Quels sont les défauts qu'une fiancée peut tolérer chez son fiancé ?
On le sait, le fiancé classique n'a point de défauts. Gantés de frais, la cravate correcte et les cheveux lustrés comme un héros de M. Ohnet ou de Mme de Gréville; il est toujours souriant et de bonne humeur; s'il a quelques idées générales pour soutenir la conversation, il ne se montre point intransigeant dans ses principes; il est accommodant, chaque projet lui agrée et les phrases qu'il dit sont toujours caressantes ou flatteuses. Pendant de longues semaines, il restera volontiers conforme au modèle convenu et son sourire sera aussi régulier que l'envoi de ses bouquets.
Dans ce fiancé irréprochable, il y a cependant l'étoffe d'un mari; cette étoffe est roulée soigneusement en un paquet très régulier et d'aspect inoffensif, mais ses plis mystérieux peuvent contenir tant de cruelles surprises qu'on cherche à les pénétrer pour aller plus loin.
Tant que la parade dure, le fiancé soutient son rôle avec beaucoup de persévérance et ce n'est point là qu'il peut être étudié. Mais il arrive toujours un moment où il ne soutient pas son role, où il s'oublie sous le cercle de la grosse lampe de famille; il tranche, s'affirme, discute, raconte ses folies, ses ambitions, ses paresses: il se découvre naïvement s'il ne se sent pas surveillé. Et à mesure que ses défauts sortent comme les lézards de toutes les fentes d'un mur, pourvu qu'on ait pas l'air de les regarder, à mesure qu'ils s'étalent, la jeune fille hésite et s'inquiète; elle se demande quels sont les défauts qu'elle peut tolérer, car elle sait bien qu'il y en a plusieurs dont une femme adroite doit pouvoir s'accommoder.
Tout d'abord, elle accepte volontiers un caractère violent, impétueux; c'est l'envers de la générosité, le trop-plein de la force. La colère ne l'effraie pas sérieusement; pour une assiette cassée, même une gifle appliquée d'une main leste, elle pourra exiger bien des soumissions, elle boudera un peu, puis, pardonnera avec une noble clémence, sans refuser un petit cadeau, gage de réconciliation.
Les éclats de voix ne l'intimident guère; elle estime que son entêtement vaniteux aura raison des chocs et son sourire patient recèle la certitude du triomphe définitif.

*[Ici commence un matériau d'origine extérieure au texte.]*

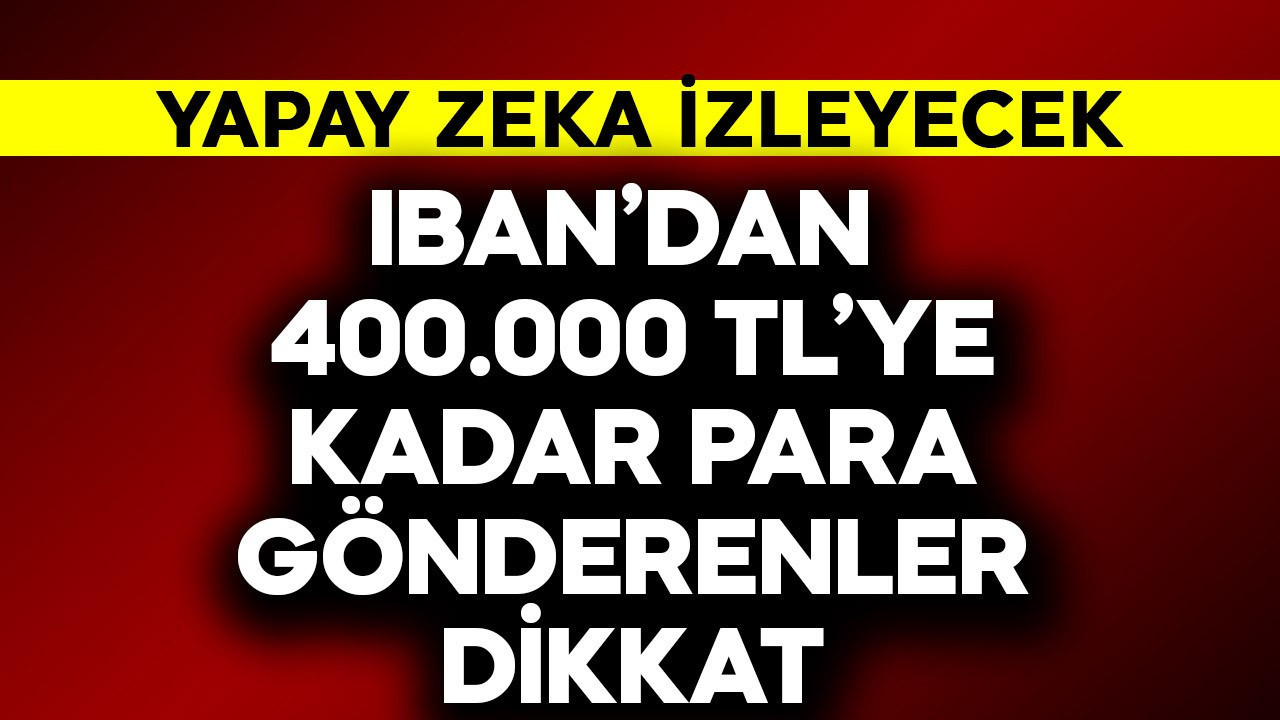 IBAN'dan 400.000 TL'ye kadar para gönderenler dikkat! Yapay zeka izleyecek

Elle ne craint pas non plus la jalousie; beaucoup de femmes s'en plaignent avec ostentation, mais elle devine que peu d'entre elles sont vraiment à en souffrir. Il lui plaît d'être un bien précieux qu'on accapare et cet absolutisme lui est une douce flatterie. D'ailleurs, elle ne redoute pas la rudesse naturelle de l'homme; pourvu qu'il aime le travail, qu'il soit solide et ouvert, elle ne s'alarme point d'une vigueur dont le contact est rugueux; elle accepte tous les défauts francs, librement épanouis, il lui suffit de connaître ses partenaires pour combiner ses coups et préparer ses victoires.
Ce qu'elle ne peut souffrir, ce sont les défauts silencieux qui ferment l'âme et crispent le visage; l'envie, la prétention, l'hypocrisie sont des ennemis masqués contre lesquels il est malaisé de lutter.
Elle n'aime pas voir dans son fiancé tout l'arsenal des petits moyens retors et sinueux. Elle préfère conserver pour elle les armes de la ruse; ce qui la déconcerte avant tout dans son mari, ce sont les travers féminins.
Elle ne veut rien de mesquin; pourtant, il y a deux petits faibles qu'elle réclame de lui: elle souhaite qu'il soit gourmand et douillet; en femme prudente et avisée, elle pense déjà au temps douloureux où son front ridé, ses cheveux grisonnants n'auront plus de charmes. Lorsque la grâce de sa jeunesse ne retiendra plus son mari au foyer, elle sait que le besoin d'un cataplasme, d'une tisane ou d'une cuisine soignée le retiendra toujours.
Mme Elise.
Mon Dimanche, revue populaire illustrée, 21 décembre 1902.